Framing is not merely catching the ball where its pitched. Rather, it is catching the ball where its pitched, and -moving it to a spot to make a ball look like a strike- if necessary.
Any decent catcher can catch a pitch where its thrown, if you set up there and get that as a strike. Its the special catcher that can pull a pitch in that is 6 inches outside, and get it called a strike. Can you say “Molina” everybody? I thought you could.
Thats why you have video replay in the booth.. Every time a team scores in any manner, whether it be touchdown, fieldgoal, etc etc… it is reviewed. And, if a challenge flag is thrown, that is a “personal foul / delay of game” penalty on that team…*nod*
The idea that pitch framing could be a good thing is so stupid it must’ve broken my sarcasm spigot, but I think my sarcasm reflected the magnitude of the stupidity. Advocating an inconsistent strike zone is ridiculous. Codifying it would change the rules so fundamentally it would break the strike zone and turn it into a prettiest catch contest. Umpires would love this because they could no longer be so easily replaced by computers, but I can’t think of a single good reason why any fan should give a shit about them.
for those wondering, by my calcs which im decently sure of, a game in which both SP’s are starting against each other on their bday happens once every 55.3 years.
and my logic which might not be worth reading…
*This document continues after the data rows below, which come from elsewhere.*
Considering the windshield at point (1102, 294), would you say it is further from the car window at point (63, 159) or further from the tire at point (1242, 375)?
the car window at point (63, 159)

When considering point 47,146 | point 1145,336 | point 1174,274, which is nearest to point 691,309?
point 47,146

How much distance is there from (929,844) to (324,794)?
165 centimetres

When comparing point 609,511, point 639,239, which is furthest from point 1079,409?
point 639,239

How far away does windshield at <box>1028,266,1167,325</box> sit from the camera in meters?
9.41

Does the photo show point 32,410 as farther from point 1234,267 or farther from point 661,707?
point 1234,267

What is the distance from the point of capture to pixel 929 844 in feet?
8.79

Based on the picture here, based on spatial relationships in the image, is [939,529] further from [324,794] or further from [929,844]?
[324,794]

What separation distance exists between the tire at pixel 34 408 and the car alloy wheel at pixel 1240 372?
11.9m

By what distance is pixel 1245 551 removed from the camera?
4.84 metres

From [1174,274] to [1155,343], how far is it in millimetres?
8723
picking any game, the odds of bday for sp1 is 1/365, the odds of bday for sp2 is 1/365, the odds of both is 1/(365*365)=7.51e-6…so the odds of this not occuring is (1-7.51e-6). given 2430 games in a baseball season (162 games * 30 teams / 2 teams playing in each game), the odds of our situation never occuring in a season is (1-7.51e-6)^2430=.9819, and the odds of our situation occurring in a year is 0.0181. 1/0.0181 gives us 55.3.
Mike, shouldn’t you factor in the number of SP’s on 40 man rosters? The one thing I’m not seeing is any accounting for limited roster sizes and the few SP’s that a team carries.
Comment by Stuck in a slump — January 13, 2013 @ 8:58 pm
Some umpires will call balls based upon how far the pitch missed the target. In Homer Baileys case, that fast ball missed pretty far from the intended target. ALTHOUGH, I do agree with you that this these are terrible calls and they should have been strikes.
Avila looked like he intentionally tried to make that a ball. lol
Comment by TX Ball Scout — January 14, 2013 @ 11:08 am
Realistically though, the birthday distribution for MLBer’s isn’t normal (read Outliers). You would have to regress the distribution of MLBers by comparing their typical birthday spread. You would also need to take into account that there are only 6 months of games, too. I have no idea if this would make a difference, but it might be fun for someone else to try.
It’s not as crazy as it seems. The probability that two players on opposing teams will have the same birthday is about 100%. I’ll just throw the equation out there. You can look it up if you want.
n=number of players in game
The tricky part is including the fact that it is that pairs birthday on the day they play together. I would guess that it happens quite a bit though.